- **Page extract**
Well, you all should know that ByzCat is definitely NOT CTA material! She and her family rescued me from the modernist sea that is St. Luke the Evangelist - she homeschools, practices attachment parenting, is married to a REALLY WONDERFUL and GODLY man, has five (so far) beautiful children, is active in all kinds of prolife activities including the Face the Truth Tour, and is the quintessential Proverbs 31 woman.
So I guess instead of trying to tear apart the Church in West Virginia from the outside, openly, as they have tried in other places, CTA is attempting to be the 'rotten apple' and spoil it subversively from the inside.
Shame on you, Mr. Heineman! Shame on you too, Ms Obenauf and Mr. Caron! Ms Obenauf is very active in her parish, St. John's (the RC presence at WVU). I Googled Mr. Caron but no luck.
Papa Ben's Secretary of State is on record as saying that dissidents are worse than atheists!
And with Cardinal Re recently upholding Bp. Bruskewitz' excommunication of CTA and other dissident groups, their daring in not only admitting to a presence in another diocese but in actually promoting invovement is nothing short of galling.
I personally would love to see other bishops follow the lead of Bishop Bruskewitz and do some serious temple-cleansing. Folks, the Church (at least the NO) is in a SORRY state! One bishop willing to fully live out his role as 'chief pastor and shepherd' is NOT enough! Our Lord warned us that, not only would the faithful be persecuted and reviled because of Him, but that some would come after Him 'teaching false doctrines' and perversions of the Truth. St. Paul and St. John both wrote such in their canonical letters.
Further updates as they come in.....

- **Entries shown**

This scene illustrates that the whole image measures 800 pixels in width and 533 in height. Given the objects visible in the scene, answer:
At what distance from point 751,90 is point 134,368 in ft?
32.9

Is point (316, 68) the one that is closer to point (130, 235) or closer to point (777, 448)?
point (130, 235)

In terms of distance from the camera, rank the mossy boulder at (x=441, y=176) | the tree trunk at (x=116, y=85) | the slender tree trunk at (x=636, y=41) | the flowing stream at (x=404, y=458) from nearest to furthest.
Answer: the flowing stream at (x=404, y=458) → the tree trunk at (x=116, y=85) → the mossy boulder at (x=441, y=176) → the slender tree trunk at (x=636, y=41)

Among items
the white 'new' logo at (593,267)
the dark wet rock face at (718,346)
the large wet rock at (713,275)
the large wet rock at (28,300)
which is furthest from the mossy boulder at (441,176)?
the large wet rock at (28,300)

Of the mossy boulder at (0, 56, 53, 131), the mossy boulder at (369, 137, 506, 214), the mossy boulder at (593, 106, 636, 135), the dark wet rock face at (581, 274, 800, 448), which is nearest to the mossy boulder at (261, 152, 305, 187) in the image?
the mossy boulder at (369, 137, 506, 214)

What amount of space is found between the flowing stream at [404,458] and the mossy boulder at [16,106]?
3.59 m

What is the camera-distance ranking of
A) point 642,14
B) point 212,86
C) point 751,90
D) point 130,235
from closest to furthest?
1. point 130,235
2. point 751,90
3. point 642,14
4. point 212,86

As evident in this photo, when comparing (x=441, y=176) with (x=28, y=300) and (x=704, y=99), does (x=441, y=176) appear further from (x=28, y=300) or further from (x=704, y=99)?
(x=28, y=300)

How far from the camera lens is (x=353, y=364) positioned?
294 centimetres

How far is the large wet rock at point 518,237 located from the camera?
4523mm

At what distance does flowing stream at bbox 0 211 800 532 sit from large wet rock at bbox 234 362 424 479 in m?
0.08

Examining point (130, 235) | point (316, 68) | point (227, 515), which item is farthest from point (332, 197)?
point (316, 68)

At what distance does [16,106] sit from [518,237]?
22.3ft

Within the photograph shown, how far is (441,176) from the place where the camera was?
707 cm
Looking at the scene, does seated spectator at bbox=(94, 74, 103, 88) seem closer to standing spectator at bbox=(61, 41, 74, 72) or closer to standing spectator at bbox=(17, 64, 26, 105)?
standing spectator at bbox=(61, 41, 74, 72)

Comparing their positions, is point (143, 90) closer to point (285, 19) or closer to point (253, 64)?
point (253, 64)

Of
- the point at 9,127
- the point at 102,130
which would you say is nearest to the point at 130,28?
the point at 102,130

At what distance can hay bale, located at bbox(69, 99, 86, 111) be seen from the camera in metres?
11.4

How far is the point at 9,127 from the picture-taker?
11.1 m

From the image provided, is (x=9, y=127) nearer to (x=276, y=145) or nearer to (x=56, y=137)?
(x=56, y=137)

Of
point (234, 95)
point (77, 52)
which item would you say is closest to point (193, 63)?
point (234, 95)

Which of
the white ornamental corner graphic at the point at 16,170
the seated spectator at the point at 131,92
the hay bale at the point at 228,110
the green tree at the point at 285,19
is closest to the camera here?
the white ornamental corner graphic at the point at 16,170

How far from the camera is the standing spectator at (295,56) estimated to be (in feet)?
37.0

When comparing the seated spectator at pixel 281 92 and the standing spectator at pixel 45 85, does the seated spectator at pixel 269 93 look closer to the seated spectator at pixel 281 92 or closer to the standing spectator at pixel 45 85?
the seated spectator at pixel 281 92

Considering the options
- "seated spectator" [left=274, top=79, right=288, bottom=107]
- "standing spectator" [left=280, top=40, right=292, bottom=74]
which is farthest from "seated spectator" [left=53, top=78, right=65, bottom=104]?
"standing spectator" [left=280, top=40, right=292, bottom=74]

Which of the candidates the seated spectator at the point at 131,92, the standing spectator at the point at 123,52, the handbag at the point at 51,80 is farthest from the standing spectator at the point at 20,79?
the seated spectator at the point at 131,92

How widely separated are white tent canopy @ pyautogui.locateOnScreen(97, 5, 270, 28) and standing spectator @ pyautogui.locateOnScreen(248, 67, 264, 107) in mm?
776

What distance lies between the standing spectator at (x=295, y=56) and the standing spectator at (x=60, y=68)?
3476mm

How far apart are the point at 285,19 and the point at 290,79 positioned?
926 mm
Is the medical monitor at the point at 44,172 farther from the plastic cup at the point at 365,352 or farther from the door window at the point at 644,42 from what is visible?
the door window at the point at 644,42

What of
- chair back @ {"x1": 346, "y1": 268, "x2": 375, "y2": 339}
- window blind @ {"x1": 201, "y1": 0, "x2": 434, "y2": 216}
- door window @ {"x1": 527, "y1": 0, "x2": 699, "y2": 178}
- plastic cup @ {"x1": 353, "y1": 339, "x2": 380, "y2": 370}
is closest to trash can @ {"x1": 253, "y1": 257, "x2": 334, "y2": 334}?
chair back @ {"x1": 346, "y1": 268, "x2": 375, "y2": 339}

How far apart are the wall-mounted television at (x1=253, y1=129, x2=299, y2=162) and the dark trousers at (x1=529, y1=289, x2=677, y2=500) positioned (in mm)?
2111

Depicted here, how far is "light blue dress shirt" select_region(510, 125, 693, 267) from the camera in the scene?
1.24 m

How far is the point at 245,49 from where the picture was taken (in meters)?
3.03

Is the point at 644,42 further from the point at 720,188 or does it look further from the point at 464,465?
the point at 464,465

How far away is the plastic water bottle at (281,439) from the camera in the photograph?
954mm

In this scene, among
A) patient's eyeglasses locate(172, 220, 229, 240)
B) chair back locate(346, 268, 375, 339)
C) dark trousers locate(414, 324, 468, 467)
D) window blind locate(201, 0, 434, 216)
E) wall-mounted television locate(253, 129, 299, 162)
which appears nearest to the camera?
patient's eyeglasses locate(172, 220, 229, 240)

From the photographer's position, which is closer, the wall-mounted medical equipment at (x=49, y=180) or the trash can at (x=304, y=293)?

- **Problems to work on**
• A. Answer these questions from the blog post, one line each:
(i) How many children does ByzCat have?
(ii) In which parish is Ms Obenauf said to be very active?
(iii) Who recently upheld Bp. Bruskewitz' excommunication of CTA and other dissident groups?
• B. Duplicate the passage of the blog post starting with "Shame on you, Mr." and going on through "short of galling.".

- **Task results**
• A.
(i) Five, so far.
(ii) St. John's, the RC presence at WVU.
(iii) Cardinal Re.

• B.
Shame on you, Mr. Heineman! Shame on you too, Ms Obenauf and Mr. Caron! Ms Obenauf is very active in her parish, St. John's (the RC presence at WVU). I Googled Mr. Caron but no luck.
Papa Ben's Secretary of State is on record as saying that dissidents are worse than atheists!
And with Cardinal Re recently upholding Bp. Bruskewitz' excommunication of CTA and other dissident groups, their daring in not only admitting to a presence in another diocese but in actually promoting invovement is nothing short of galling.